Hypothesis testing is a foundation of statistical research. From this point on, hypothesis testing will become an integral part of almost everything we do in this text with statistics.
Five Step Hypothesis Testing Procedure
Hypothesis testing can be a difficult concept to grasp. However, it really is not very difficult, especially if you follow the five-step hypothesis testing procedure in this chapter. This chapter will focus on hypothesis testing when we are comparing only one sample with a population.
Once you master the five-step process we introduce in this chapter, you will use it with many additional statistical computations. Several additional chapters of this text will rely on this same five-step procedure.
1. STATE THE NULL AND ALTERNATE HYPOTHESIS
Hypothesis testing requires two hypotheses, the null and the alternate. At the end of the hypothesis testing procedure, you will reject or not reject the null hypothesis. If you reject the null, then you may be able to accept the alternate. Here is an explanation of the null and alternate hypotheses:
The Null Hypothesis
The null hypothesis, H0, is what is assumed to be true, the status quo, “common knowledge,” or an established theory. In statistics, the null hypothesis is always expressed with some form of equality, such as <=, >=, or =.
For example, if a bag of potato chips states that it contains 8.7 ounces of chips, then the null hypothesis would be: chips in >= 8.7 ounces.

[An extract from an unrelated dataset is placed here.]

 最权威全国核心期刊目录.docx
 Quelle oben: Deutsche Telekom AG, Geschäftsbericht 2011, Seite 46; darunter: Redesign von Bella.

We include greater than 8.7 because to ensure there are no lawsuits, the production company will attempt to error on the side of too many chips, not too few.
The Alternate Hypothesis
The alternate hypothesis, H1 is mathematically contrary to the null hypothesis. Since the null hypothesis, H0, contains an equality, the alternate hypothesis will contain not equal to (< >), greater than (>), or less than (<).
Example #1:
Assume you oversee production at a potato chip company. Each bag is labeled that is has 8.7 ounces of chips. You need to constantly monitor the chip dispenser to ensure the bags contain at least 8.7 ounces of chips. Underfilling the bags would result in customer complaints and even, potentially, lawsuits. Because you think there may be a problem with the chip dispenser you develop the following hypotheses:
Null, H0: Chip weight >= 8.7 ounces.
Alternate, H1: Chip weight < 8.7 ounces.
Note: You are only concerned about underfilling the bags with this example. In the “real world” over filling the bags would also be a problem. While overfilling the bags would make your customers happy, you may not stay in business very long by giving away your product.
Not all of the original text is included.